20 - Urodziny Daniela

375 18 5
                                    

Cały tydzień minął mi w bardzo szybkim tempie. Nie mogłam się doczekać imprezy. W tygodniu, a dokładniej to w środę w domu u chłopaków, odbyło się małe przyjęcie tylko dla najbliższych przyjaciół. Daniel był tym bardzo zaskoczony, bo impreza miała być w sobotę. Lecz bardzo się z tego cieszył. Tak jak mówiłam, że miałam dla niego prezent, którym była jasno-żółta bluza z kaprturem, na której były wydrukowane nasze zdjęcia. Moje i Daniela. Daniela z rodziną oraz całego zespołu. Byłam orginalna z nich wszystkich, bo ja jako jedyna zrobiłam dla niego prezenta sama. Bardzo go to ucieszyło, chociaż upierał się, że nie lubił swoich urodzin i nie mogła zrozumieć dlaczego. Chociaż ja za swoim też nie przepadałam zbytnio. Może cos w tym jednak było.

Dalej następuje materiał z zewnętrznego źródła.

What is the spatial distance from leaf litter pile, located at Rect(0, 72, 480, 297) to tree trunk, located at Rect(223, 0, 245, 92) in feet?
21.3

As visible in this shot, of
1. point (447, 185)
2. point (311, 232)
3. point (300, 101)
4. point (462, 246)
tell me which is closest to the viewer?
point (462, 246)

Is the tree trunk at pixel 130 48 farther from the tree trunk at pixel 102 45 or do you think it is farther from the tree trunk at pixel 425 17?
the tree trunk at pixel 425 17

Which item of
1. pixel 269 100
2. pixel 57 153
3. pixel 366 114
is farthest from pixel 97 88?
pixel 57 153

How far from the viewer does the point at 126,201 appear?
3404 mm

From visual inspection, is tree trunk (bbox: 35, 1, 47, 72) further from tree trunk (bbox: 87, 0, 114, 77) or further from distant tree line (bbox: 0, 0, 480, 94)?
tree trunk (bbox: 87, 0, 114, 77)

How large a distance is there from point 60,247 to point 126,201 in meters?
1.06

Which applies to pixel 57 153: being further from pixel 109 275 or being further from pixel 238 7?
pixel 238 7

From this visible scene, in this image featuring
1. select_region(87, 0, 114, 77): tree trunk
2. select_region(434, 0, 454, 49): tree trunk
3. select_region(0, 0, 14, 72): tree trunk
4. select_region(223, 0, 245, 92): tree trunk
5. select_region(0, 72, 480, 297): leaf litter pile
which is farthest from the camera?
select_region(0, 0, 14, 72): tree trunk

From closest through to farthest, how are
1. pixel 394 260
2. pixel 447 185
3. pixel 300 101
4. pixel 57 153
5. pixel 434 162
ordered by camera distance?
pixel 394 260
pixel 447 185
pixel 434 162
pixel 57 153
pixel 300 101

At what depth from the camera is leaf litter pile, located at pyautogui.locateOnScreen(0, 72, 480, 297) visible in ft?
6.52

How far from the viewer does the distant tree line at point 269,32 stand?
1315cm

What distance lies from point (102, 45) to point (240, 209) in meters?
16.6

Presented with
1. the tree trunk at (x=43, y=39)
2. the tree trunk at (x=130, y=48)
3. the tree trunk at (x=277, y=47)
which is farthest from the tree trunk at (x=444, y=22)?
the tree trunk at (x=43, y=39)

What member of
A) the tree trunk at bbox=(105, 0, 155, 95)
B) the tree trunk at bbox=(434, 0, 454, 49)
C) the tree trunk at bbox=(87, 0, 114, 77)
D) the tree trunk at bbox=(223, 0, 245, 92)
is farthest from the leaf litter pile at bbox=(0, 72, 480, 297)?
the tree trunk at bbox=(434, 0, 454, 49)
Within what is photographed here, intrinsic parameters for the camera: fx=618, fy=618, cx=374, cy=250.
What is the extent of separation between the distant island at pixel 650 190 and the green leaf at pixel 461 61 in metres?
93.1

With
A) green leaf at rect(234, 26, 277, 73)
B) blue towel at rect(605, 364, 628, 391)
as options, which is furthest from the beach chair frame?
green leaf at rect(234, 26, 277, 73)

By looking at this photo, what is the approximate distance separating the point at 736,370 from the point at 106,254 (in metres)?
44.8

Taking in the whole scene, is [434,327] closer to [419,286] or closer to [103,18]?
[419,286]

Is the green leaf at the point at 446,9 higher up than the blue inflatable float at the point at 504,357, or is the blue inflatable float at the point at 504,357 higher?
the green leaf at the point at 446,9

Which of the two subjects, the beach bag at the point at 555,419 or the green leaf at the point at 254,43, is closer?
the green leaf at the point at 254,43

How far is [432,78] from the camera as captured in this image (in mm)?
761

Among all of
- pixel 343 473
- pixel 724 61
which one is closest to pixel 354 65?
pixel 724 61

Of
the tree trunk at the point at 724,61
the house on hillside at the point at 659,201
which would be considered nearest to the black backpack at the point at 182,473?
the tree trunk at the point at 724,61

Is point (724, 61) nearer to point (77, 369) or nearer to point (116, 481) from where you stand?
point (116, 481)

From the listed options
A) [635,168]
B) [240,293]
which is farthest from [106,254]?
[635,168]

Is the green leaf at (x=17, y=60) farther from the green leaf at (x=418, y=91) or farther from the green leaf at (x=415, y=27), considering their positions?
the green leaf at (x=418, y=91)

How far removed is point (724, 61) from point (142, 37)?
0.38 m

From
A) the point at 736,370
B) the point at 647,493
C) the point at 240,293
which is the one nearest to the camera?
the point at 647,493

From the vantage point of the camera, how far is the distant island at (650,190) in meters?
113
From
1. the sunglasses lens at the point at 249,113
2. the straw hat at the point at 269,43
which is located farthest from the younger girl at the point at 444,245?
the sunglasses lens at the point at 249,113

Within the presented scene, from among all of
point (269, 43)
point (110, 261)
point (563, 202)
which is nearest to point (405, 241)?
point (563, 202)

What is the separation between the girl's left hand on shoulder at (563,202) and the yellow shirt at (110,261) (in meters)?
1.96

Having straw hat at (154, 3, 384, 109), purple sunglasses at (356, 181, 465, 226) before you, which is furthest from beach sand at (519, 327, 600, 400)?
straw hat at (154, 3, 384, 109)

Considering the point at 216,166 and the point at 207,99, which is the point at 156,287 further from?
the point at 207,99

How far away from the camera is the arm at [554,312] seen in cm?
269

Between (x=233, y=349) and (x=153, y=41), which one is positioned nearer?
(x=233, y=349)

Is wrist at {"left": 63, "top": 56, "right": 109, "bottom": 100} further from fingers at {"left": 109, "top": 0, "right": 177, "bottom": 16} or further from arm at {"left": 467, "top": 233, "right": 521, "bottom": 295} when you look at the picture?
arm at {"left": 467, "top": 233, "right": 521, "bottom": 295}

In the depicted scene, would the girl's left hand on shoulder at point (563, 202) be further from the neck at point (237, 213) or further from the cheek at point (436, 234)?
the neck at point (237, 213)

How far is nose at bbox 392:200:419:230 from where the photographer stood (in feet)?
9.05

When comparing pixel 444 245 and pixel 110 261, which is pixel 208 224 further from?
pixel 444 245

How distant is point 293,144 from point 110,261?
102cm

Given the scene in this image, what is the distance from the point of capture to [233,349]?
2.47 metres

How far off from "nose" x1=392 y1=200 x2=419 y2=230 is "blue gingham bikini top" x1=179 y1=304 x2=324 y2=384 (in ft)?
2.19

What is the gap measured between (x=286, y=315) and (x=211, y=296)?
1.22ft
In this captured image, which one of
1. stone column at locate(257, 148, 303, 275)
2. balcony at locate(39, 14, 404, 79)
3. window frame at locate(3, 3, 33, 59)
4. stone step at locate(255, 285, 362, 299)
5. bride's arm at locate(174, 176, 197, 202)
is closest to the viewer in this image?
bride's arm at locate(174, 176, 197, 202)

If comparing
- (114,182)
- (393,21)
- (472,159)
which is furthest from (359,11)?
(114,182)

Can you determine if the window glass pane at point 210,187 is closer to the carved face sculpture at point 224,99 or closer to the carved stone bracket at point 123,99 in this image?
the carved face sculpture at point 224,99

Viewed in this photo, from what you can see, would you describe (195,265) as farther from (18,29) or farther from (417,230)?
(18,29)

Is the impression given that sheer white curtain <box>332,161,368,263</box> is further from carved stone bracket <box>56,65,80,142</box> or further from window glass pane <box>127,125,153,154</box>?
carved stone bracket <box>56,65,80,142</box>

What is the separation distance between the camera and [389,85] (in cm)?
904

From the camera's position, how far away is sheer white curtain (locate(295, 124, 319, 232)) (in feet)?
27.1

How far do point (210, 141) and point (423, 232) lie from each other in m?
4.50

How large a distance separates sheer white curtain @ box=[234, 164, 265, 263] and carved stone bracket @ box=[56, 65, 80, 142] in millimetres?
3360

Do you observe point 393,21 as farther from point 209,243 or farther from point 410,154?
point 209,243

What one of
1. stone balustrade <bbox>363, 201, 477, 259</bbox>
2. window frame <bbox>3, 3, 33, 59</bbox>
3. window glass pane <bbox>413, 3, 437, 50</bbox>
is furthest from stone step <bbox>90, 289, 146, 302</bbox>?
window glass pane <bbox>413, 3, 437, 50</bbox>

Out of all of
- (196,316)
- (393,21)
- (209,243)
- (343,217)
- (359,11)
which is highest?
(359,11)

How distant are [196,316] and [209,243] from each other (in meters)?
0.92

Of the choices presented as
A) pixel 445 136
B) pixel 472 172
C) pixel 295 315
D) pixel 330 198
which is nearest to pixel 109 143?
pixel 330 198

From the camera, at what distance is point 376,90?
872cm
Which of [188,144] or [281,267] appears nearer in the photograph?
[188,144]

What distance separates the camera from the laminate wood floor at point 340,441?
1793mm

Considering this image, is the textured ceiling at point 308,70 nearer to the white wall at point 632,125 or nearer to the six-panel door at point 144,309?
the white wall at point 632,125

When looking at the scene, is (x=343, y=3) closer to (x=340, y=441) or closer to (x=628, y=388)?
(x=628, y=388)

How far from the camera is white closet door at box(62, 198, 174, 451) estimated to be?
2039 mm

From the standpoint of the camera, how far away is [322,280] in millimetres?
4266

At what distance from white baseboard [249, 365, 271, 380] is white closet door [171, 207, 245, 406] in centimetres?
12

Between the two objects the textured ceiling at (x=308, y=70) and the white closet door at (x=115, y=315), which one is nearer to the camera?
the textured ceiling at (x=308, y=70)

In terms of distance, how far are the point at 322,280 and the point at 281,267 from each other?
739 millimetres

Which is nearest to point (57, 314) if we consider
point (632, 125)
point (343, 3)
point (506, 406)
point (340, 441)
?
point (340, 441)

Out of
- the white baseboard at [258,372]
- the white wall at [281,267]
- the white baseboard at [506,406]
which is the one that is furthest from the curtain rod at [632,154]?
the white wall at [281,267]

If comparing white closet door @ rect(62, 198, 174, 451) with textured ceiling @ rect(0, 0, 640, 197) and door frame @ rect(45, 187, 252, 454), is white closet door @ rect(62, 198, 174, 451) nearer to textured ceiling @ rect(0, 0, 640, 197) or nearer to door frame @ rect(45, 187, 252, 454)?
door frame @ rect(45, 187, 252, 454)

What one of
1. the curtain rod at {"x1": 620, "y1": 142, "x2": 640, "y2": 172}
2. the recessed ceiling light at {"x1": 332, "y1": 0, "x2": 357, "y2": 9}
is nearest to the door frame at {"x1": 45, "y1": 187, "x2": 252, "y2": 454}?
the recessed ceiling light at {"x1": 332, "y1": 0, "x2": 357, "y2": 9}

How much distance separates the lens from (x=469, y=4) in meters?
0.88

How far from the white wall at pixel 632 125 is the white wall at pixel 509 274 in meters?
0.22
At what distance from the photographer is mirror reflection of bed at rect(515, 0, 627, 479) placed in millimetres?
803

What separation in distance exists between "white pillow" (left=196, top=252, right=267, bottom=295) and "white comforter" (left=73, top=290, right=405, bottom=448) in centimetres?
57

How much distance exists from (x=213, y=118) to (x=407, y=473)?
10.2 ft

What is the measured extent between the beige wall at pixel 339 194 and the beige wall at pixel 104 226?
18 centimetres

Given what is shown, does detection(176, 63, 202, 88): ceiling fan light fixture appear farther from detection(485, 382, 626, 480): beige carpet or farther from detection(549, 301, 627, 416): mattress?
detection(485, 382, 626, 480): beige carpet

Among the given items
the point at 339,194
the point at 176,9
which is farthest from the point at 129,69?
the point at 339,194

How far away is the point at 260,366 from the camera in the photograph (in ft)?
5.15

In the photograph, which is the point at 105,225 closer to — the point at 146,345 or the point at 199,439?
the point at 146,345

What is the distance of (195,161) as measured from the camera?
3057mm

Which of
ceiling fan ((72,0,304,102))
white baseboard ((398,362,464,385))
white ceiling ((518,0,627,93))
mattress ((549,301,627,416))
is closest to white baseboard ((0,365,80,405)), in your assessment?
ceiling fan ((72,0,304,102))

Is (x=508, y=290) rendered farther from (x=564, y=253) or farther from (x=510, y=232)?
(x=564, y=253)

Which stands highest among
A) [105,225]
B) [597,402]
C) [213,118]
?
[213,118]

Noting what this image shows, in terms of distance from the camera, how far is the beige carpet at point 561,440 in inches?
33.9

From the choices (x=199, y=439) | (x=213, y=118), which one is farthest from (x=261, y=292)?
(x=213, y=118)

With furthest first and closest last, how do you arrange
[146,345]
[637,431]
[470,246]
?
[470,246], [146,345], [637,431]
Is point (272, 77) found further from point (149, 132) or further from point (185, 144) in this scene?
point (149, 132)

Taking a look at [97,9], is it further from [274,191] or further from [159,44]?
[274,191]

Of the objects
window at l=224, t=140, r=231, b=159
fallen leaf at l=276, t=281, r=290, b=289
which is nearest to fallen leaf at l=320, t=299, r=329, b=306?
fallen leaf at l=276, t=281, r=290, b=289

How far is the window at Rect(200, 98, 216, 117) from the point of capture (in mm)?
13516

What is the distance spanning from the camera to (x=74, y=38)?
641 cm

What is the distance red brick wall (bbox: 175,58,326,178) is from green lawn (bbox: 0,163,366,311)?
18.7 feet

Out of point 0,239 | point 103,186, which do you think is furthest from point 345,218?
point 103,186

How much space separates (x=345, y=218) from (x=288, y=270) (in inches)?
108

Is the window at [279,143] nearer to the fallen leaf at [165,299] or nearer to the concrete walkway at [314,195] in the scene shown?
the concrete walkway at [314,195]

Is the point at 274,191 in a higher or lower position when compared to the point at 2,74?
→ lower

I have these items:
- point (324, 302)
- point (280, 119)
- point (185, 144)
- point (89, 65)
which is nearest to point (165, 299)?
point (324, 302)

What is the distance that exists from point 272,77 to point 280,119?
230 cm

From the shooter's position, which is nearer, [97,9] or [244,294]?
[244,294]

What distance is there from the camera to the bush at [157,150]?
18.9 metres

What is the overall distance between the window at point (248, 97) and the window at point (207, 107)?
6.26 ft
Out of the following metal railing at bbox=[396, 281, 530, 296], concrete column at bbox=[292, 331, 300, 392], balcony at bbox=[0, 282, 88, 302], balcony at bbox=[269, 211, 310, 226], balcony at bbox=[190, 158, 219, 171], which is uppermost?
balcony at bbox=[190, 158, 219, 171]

Impreza miała się odbyć u Logana, którego swoją drogą bardzo polubiłam. Był bardzo podobny do chłopaków z charaktetu. Tak samo zwariowany. Jak rozmawiałam z Zach'em mówił, że będzie tam bardzo dużo zananych osób, we większości youtuberów i dużo różnych innych, których jego zdaniem na pewno polubię. Zdałam się na niego, on ich znał więc, raczej wiedział co mówił. Umówiłam się z Jack'iem, że to on po mnie przyjedzie, bo nie będzie pił, w razie gdyby działo się coś z Gabrielą. Przjęcie miało zacząć się o ósmej więc, loczek powiedział, że będzie około siódmej trzydzieści.

Było piętnaście minut po siódmej, kiedy robiłam ostatnie poprawki. Mój makijaż, który składał sie z grubych, czarnych kresek i mocno polalowanych na czerwono ust. Moje blond włosy opadały wolno na odkryte ramiona. Sukienka, którą miałam na sobie była jasnoszara, na cieniutkich ramiączkach, doposawana w tali oraz lekko rozkloszowana u dołu i do tego dobrane pod kolor szpilki. Zarzuciłam na ramiona jeszcze czarną skórzaną kurtkę.

Nagle mój telefon zadzwonił, a na wyświetlaczu wyświetlił się napis Jackie ✌. Loczek powiedział, że już czekajl, a ja tylko wzięłam swoją torebkę i skierowałam się w stronę wyjścia. Po pięciu minutach wsiadłam do czarnego mercedesa Jack'a. Zdziwiłam się, bo myśłam, że Avery przyjedzie sam, a tam były jeszcze cztery inne osoby. Jack za kierownicą, na miejscu pasażera Jonah. Z tyłu ja, obok mnie Zach, a za siedzeniem kierowcy siedziała jakaś chuda brunetka.

- Wow - to jedyne co chyba Zach w tamtej chwili mógł powiedzieć, na co wskazywała jego mina - Daniel oszaleje ja cię zobaczy - na to zdanie Jack i Jonah odwrócili się i przytaknęli najmłodszemu. Mimo, że z pewnością widzieli mnie jak szłam w stronę samochodu.

- Dobra to jedziemy się zabawić - wyrzuciłam z siebie - tak dawno nie byłam na żadnej imprezie. Ciągle tylko praca i praca.

Jak na zawołanie loczek ruszył, a Zach'owi jakby się przypomniało, że nie byliśmy sami.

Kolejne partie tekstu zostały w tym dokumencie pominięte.